# decorating



## patp (Apr 30, 2007)

Hi
We are having our 1991 Hymer B544 reupholstered. the walls are looking a bit tatty too. Has anyone ever painted or wallpapered the walls in their van? If so what did you use. Any advice gratefully received.

Pat


----------



## mangothemadmonk (Aug 6, 2006)

Not heard of it being done in a MH (but it probably has) but my mate re-did his caravan washroom. He used tiling-on-a-roll wallpaper. 

I think he just used a stronger paper adhesive. It still looks good 5 years on.

If you were to paint it you could use the new stuff for bathrooms and kitchens as it puts up with a bit of condensation.

Johnny F


----------



## patp (Apr 30, 2007)

Thanks Johnny F

I was thinking along the lines of painting over it. The bathroom paint is a good tip. It's a shame because it's got a nice fleck in it at them moment and my artistic skills wouldn't run to putting flecks in!
Pat


----------



## Zebedee (Oct 3, 2007)

Data for the task:
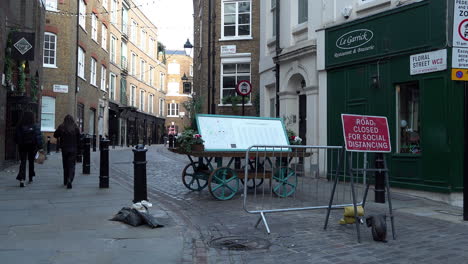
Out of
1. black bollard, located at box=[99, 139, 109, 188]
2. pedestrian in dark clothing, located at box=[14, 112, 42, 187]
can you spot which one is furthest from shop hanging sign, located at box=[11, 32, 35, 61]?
black bollard, located at box=[99, 139, 109, 188]

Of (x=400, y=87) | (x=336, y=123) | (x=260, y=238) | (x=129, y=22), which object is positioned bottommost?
(x=260, y=238)

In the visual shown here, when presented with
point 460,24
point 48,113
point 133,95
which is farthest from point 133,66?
point 460,24

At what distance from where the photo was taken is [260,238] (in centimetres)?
545

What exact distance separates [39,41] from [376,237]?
1722 centimetres

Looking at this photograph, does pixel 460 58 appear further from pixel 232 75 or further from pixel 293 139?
pixel 232 75

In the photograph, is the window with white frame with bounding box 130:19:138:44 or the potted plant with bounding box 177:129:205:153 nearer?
the potted plant with bounding box 177:129:205:153

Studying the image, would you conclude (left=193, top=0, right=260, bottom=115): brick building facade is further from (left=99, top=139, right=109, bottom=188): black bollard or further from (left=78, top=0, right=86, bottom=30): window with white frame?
(left=99, top=139, right=109, bottom=188): black bollard

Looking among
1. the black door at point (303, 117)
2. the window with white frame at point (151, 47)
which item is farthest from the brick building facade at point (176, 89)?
the black door at point (303, 117)

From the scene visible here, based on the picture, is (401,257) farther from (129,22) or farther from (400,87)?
(129,22)

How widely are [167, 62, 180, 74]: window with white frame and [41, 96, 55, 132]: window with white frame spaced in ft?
132

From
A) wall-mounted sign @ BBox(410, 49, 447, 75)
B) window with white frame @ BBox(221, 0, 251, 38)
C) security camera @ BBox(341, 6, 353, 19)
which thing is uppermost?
window with white frame @ BBox(221, 0, 251, 38)

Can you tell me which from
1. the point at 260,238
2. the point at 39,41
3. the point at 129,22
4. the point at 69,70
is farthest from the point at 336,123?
the point at 129,22

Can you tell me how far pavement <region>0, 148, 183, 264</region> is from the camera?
4487 mm

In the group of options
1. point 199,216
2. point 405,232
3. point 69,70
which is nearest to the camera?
point 405,232
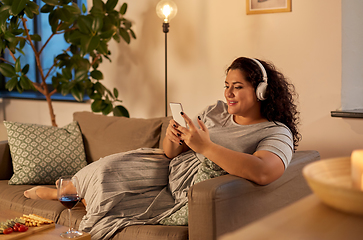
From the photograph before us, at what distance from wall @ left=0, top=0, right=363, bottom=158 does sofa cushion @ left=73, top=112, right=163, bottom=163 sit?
761 millimetres

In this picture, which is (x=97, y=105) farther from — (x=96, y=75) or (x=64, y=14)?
(x=64, y=14)

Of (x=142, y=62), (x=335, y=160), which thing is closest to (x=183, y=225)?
(x=335, y=160)

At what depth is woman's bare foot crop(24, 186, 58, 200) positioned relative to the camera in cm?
215

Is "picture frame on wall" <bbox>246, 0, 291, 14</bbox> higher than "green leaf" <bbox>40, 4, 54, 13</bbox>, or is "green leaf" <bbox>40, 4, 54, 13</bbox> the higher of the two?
"green leaf" <bbox>40, 4, 54, 13</bbox>

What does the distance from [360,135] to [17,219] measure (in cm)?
196

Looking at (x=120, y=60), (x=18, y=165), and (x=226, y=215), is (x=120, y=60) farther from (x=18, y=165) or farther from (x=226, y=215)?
(x=226, y=215)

Set tasks:
**A)** Check each statement against the decorating thread and answer yes or no, quoting the words that decide it: (i) Johnny F's mate put tiling-on-a-roll wallpaper in his caravan washroom; (ii) Pat's van is a 1995 Hymer B544; (iii) Pat intends to paint over the walls.
**B)** Transcribe the lines of the rows from the one holding "Looking at (x=120, y=60), (x=18, y=165), and" through the end of the rows, inclusive.

Expected answers:
**A)**
(i) Yes: "He used tiling-on-a-roll wallpaper."
(ii) No: "our 1991 Hymer B544"
(iii) Yes: "I was thinking along the lines of painting over it."

**B)**
Looking at (x=120, y=60), (x=18, y=165), and (x=226, y=215), is (x=120, y=60) farther from (x=18, y=165) or farther from (x=226, y=215)?
(x=226, y=215)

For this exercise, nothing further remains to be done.